Meg Jay convinced me it might be a mistake to offer no advice, even if unsolicited. So I find myself struggling to strike the right balance between helpful and hovering, between interested and judgmental, between fostering their independence and telling them outright what I think they should do.
My older son — a philosophy major who resists conversations about his future — worries me more than the younger one (who already knows he wants to pursue a PhD). Before college, he spent a gap year in Australia working at a school in the mountains. The last two summers he worked for the Appalachian Mountain Club (AMC), off the grid atop a peak in New Hampshire. He has a great work ethic; his dad and I have no concerns about his ability to get a job and support himself since he’s already done so multiple times.
Part of me thinks we should leave him alone. If he wants work that lets him travel and be outdoors, shouldn’t we just let him explore?
Recently he mentioned wanting to work a fall season for the AMC and to hike the full Appalachian Trail from Georgia to Maine. It’s not that I don’t want him to pursue these dreams. In fact, I wish I’d done similar things when I was young and that’s why I supported his gap year. But I worry that if he delays trying out some jobs that might lead to a career, it will put him at a disadvantage and lead to major disappointment or frustration down the road when he is 30 and underemployed.

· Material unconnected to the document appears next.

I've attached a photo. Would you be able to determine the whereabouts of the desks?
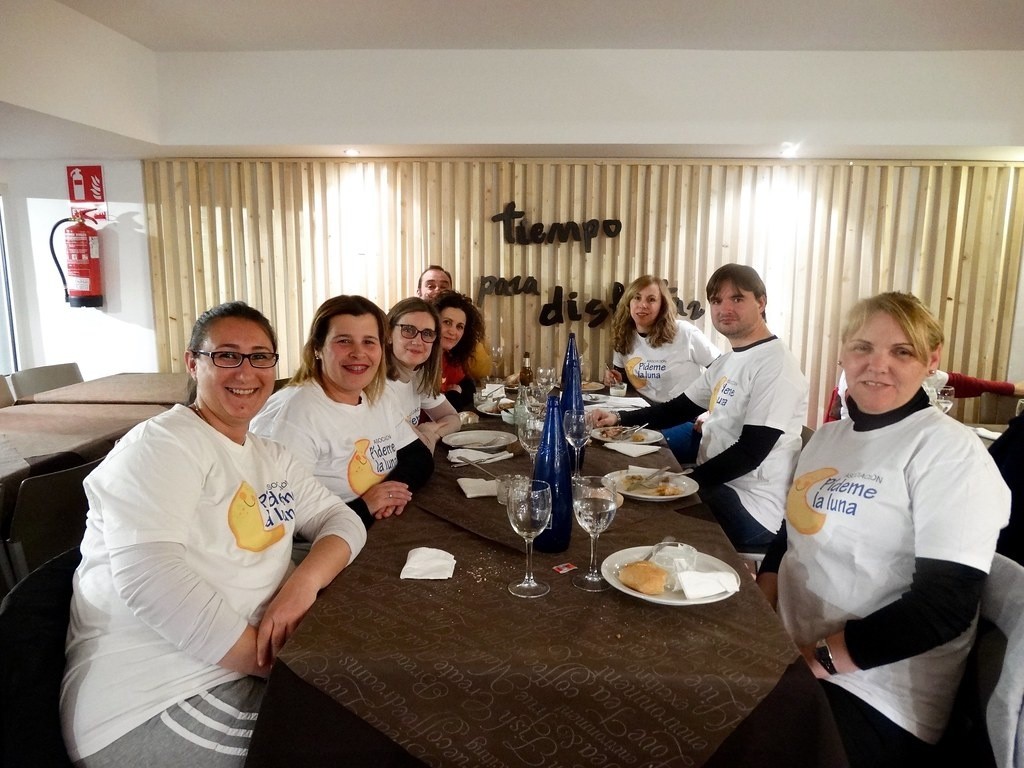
[0,373,192,590]
[963,424,1009,449]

A friend recently challenged me on my use of the word “underemployed.” If my son chooses to work at a low-wage job that he enjoys but doesn’t offer opportunity for growth or advancement, a job that doesn’t require the college degree he’s worked hard to earn, is that wrong? To me, it is. “To whom much is given, much is expected,” and I expect him to use his education, talents and good fortune.
But when all is said and done? It’s his journey. So I’ll step back and watch, offer advice when it’s asked for, and try to stay quiet when it’s not. I’ll suggest he watch Meg Jay’s TED talk, but I’ll also allow him to ignore me and find his own way.
Pressuring him to pursue a certain path won’t lead him to happiness or satisfaction. It certainly won’t preserve the relationship of mutual respect and love that we have now. And in the end, that’s what matters most.